Announcement

Collapse
No announcement yet.
X
  • Filter
  • Time
  • Show
Clear All
new posts

  • Difference in Outcome among treatment groups, with a binary control variable

    How do I check for differences in outcome (ordinal) among 2 treatment groups, while controlling for gender? Also, each treatment group was replicated 3 times, how does that affect the analysis?

  • #2
    Please clarify what you mean by "Also, each treatment group was replicated 3 times." Do you mean that you actually have 6 treatment groups, 3 receiving one intervention and 3 receiving another? If so, what distinguishes the treatment groups that received each intervention: time period, location, person or other entity administering the intervention, person or other entity evaluating the outcome, or anything else that could potentially influence the outcome?

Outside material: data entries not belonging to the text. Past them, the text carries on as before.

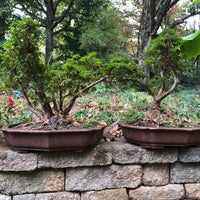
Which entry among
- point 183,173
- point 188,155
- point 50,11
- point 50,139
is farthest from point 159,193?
point 50,11

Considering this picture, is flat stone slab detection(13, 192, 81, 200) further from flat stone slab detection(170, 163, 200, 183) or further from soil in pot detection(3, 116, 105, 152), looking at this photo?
flat stone slab detection(170, 163, 200, 183)

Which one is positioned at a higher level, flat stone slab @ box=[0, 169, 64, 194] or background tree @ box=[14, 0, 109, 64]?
background tree @ box=[14, 0, 109, 64]

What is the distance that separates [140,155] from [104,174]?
322 millimetres

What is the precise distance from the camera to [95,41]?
6719 mm

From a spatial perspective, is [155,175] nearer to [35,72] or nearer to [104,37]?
[35,72]

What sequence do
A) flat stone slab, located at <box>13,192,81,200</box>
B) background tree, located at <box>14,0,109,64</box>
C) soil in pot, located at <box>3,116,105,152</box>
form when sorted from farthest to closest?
background tree, located at <box>14,0,109,64</box>
flat stone slab, located at <box>13,192,81,200</box>
soil in pot, located at <box>3,116,105,152</box>

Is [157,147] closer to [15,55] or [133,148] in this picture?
[133,148]

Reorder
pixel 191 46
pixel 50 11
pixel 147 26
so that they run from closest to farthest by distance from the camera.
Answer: pixel 191 46 → pixel 147 26 → pixel 50 11

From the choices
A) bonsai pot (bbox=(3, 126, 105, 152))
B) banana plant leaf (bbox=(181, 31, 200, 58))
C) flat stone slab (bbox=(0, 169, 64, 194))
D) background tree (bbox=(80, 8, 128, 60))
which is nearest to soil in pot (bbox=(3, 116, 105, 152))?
bonsai pot (bbox=(3, 126, 105, 152))

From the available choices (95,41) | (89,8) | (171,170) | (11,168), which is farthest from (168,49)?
(89,8)

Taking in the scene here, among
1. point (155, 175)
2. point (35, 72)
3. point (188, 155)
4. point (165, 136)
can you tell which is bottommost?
point (155, 175)

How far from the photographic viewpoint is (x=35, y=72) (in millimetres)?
1432

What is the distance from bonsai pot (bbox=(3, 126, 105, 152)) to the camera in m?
1.19

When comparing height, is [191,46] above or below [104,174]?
above
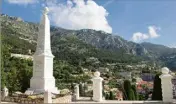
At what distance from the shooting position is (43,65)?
14.8m

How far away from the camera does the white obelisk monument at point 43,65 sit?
14.4 m

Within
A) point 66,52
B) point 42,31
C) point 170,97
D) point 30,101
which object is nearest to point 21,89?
point 42,31

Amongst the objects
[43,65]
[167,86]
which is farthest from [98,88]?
[43,65]

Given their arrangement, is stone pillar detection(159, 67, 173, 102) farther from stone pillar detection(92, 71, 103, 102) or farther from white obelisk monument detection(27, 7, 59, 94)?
white obelisk monument detection(27, 7, 59, 94)

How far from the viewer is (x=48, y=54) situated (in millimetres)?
15164

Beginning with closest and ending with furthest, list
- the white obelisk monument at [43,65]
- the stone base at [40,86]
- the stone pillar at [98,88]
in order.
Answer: the stone pillar at [98,88]
the stone base at [40,86]
the white obelisk monument at [43,65]

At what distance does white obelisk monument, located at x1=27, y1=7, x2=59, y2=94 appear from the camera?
47.4ft

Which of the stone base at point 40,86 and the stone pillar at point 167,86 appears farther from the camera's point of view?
the stone base at point 40,86

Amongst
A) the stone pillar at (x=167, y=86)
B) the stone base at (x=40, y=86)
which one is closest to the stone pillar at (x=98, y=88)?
the stone pillar at (x=167, y=86)

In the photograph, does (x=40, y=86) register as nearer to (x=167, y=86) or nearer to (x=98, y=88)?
(x=98, y=88)

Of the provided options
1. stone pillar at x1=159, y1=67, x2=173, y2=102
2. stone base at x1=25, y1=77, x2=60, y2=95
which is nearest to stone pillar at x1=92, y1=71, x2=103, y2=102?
stone pillar at x1=159, y1=67, x2=173, y2=102

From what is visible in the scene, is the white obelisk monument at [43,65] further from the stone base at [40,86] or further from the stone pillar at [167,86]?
the stone pillar at [167,86]

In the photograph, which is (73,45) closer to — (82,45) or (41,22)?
(82,45)

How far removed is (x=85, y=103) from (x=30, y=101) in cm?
251
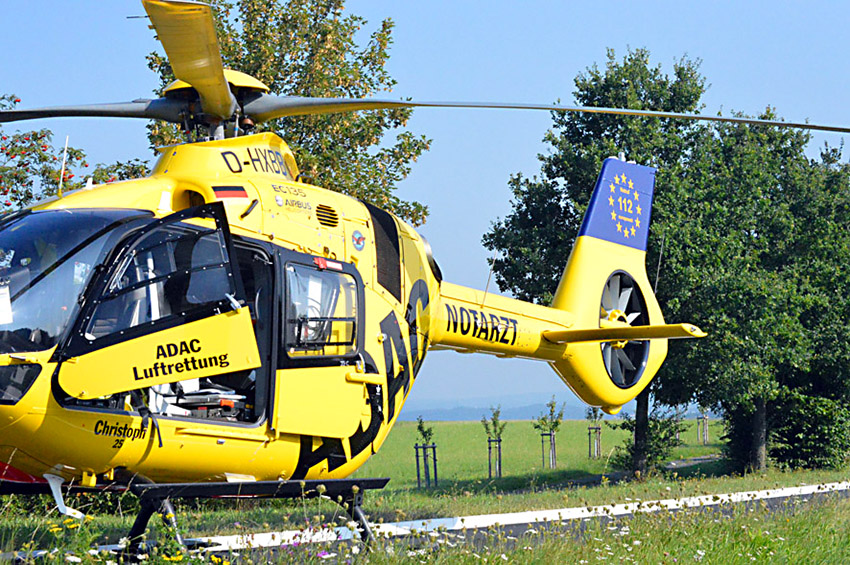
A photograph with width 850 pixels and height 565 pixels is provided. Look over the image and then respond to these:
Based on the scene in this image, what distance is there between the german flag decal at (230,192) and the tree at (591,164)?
59.5ft

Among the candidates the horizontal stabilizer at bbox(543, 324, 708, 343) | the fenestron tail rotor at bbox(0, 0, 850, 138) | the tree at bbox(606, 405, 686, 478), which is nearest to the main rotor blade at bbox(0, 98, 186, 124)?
the fenestron tail rotor at bbox(0, 0, 850, 138)

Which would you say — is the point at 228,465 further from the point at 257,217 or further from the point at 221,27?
the point at 221,27

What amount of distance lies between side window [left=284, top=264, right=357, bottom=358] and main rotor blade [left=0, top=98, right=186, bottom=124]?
86.8 inches

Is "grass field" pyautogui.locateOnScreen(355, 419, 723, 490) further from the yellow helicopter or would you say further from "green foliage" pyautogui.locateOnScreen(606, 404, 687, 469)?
the yellow helicopter

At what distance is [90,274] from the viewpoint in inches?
267

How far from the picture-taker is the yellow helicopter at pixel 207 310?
6.65 metres

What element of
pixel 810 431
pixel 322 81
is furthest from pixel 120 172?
pixel 810 431

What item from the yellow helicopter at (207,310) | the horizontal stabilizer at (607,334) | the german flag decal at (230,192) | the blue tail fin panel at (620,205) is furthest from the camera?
the blue tail fin panel at (620,205)

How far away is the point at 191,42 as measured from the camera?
690 cm

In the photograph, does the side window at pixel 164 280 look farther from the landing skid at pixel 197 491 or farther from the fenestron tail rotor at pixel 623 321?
the fenestron tail rotor at pixel 623 321

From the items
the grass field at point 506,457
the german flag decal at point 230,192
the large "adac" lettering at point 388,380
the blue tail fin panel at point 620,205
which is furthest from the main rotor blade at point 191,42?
the grass field at point 506,457

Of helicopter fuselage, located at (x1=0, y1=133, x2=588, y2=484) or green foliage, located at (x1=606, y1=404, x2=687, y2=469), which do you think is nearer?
helicopter fuselage, located at (x1=0, y1=133, x2=588, y2=484)

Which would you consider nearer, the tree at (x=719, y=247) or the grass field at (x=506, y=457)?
the tree at (x=719, y=247)

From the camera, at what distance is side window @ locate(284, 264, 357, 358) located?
807 centimetres
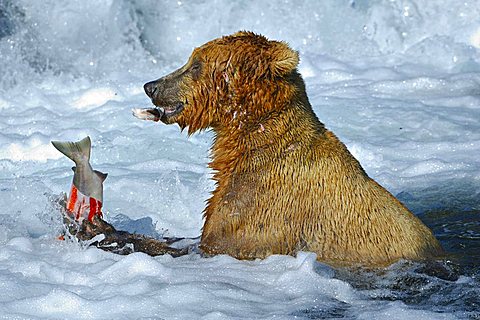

    If you meant the outcome was measured 3 times in each person/firm/other unit of analysis, are all three measurements carried out in the same way, or are there relevant factors that differ among the three replicate measurements? And also, was one of these measurements undertaken as a "baseline" before the interventions were actually begun?

    Comment


    • #3
      Hello Clyde,

      Apologies for the late reply, did not get a notification for your message! Yes, i have 6 treatment groups where 3 received the control and 3 received the treatment. All 6 treatments were administered at the same time, by the same people just in different chicken 'houses'.

      Comment


      • #4
        OK, that clarifies a lot. The remaining large question in my mind is whether there is reason to think that the effect of the treatment might differ among the three chicken houses. That, of course, is a substantive question of the science, not a statistical question, and depends on what the intervention and outcome are and how the treatment is thought to work. So I'll leave that to you, as I don't know much about chickens. The simpler case is if there is no reason to think the effect would differ among the houses. In that case, your basic analysis would be

        Code:
        ologit outcome i.treatment i.gender i.chicken_house
        margins treatment
        margins, dydx(treatment)
        The -ologit- is a simple regression model for ordinal outcomes. As coded there it adjusts for gender differences in outcome and also for any chicken_house differences in outcome (but not for chicken_house differences in treatment effect). The first -margins- command will give you the predicted probabilities of each outcome level in each treatment group (on average), and the second will give you the expected effect of treatment on those probabilities.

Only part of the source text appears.